Companies will need to adopt a new mindset when they look at adding capacities of that size in a market where exports have been declining since 2004, he suggested.

Investment decisions have been made in the US based on domestic market growth. But the industry’s view is likely to change, Adams suggests, as export opportunities, based on competitively priced ethane, are run through pay-back calculations.

“We will see other investments come,” Adams said referring to the Chevron Phillips Chemicals news. Another sizeable plant will be built, he suggested.

The focus on shale gas has the potential to shift long-held feedstock and olefins balances.

Ethane extractors in Alberta, Canada, for instance are concerned that the province will be ‘locked in’ and lose more market share in the US if Gulf Coast and other chemicals producers turn more towards domestic resources.

The shift to shale gas also will have a clear impact on the availability of C3s and C4s.

Some firms will go for growth with ethane but the smart money may be invested in heavier molecules.

“The effect of shale gas on propylene has been huge, Probe Economics Fred Petersen says in the consultants’ latest newsletter.

“In 1990, Probe was calling the US ‘the OPEC of propylene,’ because it had so much propylene as a by-product of gasoline production and from the production of ethylene,” he says.

But how times have changed.

The volume of propylene coming out of refineries is flat or down and the price is way up. And, as Peterson notes, ethylene by-product supply is also drying up with the US using more shale-based ethane to make ethylene.

Probe believes that the squeeze on propylene buyer’s margins will lead to a shift in some materials markets towards polyethylene and polyvinyl chloride (PVC).

The US has to import more butadiene which is putting further pressure on the tyre and other segments of domestic industry.

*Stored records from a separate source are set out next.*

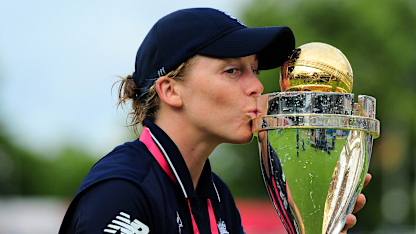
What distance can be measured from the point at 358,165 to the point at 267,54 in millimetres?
724

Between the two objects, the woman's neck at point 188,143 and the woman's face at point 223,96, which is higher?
the woman's face at point 223,96

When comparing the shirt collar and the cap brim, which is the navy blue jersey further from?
the cap brim

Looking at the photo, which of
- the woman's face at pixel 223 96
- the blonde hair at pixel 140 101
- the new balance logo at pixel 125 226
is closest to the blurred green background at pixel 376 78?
the blonde hair at pixel 140 101

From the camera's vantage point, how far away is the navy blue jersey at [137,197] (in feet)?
6.95

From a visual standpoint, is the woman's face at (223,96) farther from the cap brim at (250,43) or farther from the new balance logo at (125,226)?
the new balance logo at (125,226)

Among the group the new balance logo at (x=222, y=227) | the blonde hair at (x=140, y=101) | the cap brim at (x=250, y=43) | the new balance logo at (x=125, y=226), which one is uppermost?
the cap brim at (x=250, y=43)

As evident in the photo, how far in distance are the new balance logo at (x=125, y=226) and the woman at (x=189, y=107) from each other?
0.34ft

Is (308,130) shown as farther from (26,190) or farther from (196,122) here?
(26,190)

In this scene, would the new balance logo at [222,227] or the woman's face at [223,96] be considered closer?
the woman's face at [223,96]

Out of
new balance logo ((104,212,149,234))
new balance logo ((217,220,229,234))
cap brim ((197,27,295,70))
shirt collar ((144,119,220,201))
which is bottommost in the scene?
new balance logo ((217,220,229,234))

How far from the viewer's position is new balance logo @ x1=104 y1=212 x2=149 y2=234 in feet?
6.86

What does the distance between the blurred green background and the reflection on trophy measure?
1977 cm

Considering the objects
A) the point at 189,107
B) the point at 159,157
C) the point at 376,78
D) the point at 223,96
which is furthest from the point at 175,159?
the point at 376,78

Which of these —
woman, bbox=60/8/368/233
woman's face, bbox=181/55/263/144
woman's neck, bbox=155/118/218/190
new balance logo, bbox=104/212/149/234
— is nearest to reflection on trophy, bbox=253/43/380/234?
woman's face, bbox=181/55/263/144
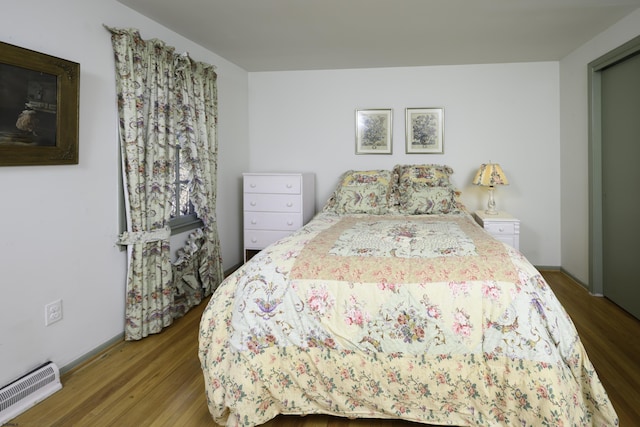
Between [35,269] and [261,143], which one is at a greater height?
[261,143]

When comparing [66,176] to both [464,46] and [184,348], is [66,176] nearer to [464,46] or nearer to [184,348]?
[184,348]

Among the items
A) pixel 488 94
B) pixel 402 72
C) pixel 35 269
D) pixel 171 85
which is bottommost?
pixel 35 269

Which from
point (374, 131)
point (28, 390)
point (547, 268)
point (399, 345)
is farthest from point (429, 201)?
point (28, 390)

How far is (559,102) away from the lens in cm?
397

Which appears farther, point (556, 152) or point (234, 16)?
point (556, 152)

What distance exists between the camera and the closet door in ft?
9.29

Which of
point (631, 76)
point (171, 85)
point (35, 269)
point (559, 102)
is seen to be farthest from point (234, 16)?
point (559, 102)

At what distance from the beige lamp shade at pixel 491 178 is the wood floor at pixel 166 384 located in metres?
1.31

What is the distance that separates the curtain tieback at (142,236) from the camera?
2504 mm

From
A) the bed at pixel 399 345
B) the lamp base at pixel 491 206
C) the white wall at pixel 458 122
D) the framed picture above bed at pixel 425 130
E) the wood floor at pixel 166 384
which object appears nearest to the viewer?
the bed at pixel 399 345

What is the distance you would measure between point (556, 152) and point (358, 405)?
3.57 m

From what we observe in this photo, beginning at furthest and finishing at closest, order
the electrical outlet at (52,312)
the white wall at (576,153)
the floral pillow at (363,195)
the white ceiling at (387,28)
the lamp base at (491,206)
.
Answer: the lamp base at (491,206) < the floral pillow at (363,195) < the white wall at (576,153) < the white ceiling at (387,28) < the electrical outlet at (52,312)

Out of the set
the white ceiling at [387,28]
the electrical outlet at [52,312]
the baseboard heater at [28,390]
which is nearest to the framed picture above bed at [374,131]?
the white ceiling at [387,28]

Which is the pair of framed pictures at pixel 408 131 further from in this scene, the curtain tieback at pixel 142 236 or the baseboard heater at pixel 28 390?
the baseboard heater at pixel 28 390
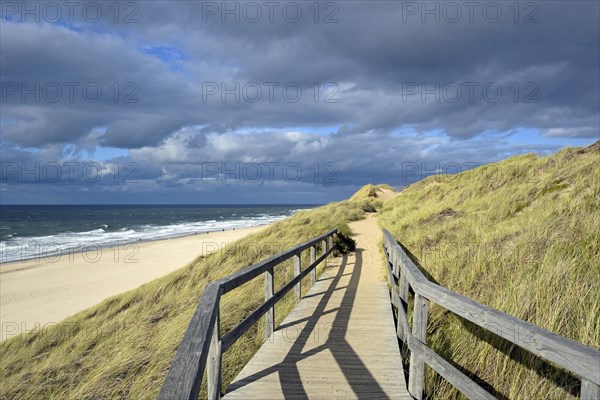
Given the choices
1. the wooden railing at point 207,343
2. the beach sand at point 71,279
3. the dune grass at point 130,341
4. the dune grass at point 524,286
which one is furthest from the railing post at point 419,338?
the beach sand at point 71,279

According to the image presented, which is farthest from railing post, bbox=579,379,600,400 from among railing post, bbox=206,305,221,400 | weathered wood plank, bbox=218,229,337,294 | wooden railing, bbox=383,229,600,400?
weathered wood plank, bbox=218,229,337,294

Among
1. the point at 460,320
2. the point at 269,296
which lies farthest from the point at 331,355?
the point at 460,320

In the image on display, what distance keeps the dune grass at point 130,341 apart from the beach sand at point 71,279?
8.94 feet

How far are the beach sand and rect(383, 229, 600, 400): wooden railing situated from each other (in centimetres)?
1222

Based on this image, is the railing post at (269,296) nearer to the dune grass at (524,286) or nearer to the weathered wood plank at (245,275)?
the weathered wood plank at (245,275)

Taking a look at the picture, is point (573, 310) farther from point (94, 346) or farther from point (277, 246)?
point (277, 246)

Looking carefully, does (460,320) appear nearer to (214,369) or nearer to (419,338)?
(419,338)

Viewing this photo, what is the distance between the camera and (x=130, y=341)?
7191mm

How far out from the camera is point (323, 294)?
8.36 meters

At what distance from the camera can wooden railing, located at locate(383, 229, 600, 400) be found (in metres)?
2.01

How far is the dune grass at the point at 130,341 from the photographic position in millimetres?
5375

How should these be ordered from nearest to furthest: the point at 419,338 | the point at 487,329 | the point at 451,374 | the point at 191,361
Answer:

And the shift to gas is reversing a 20-year trend in methanol and ammonia.

Eastman Chemical has sold a mothballed 850,000 tonne/year methanol plant in Beaumont, Texas, to a Swiss firm led by a former Methanex executive. Methanex is restarting its methanol plant in Medicine Hat, Alberta.

US producers, buoyed by the development of the country’s shale gas potential, have numerous new opportunities in the primary olefins and in methanol/ammonia. As (domestic) markets firm, and overseas demand continues to provide export opportunities, more project plans will emerge.

Hosted by the National Petrochemical & Refiners Association (NPRA), the IPC continues through Tuesday.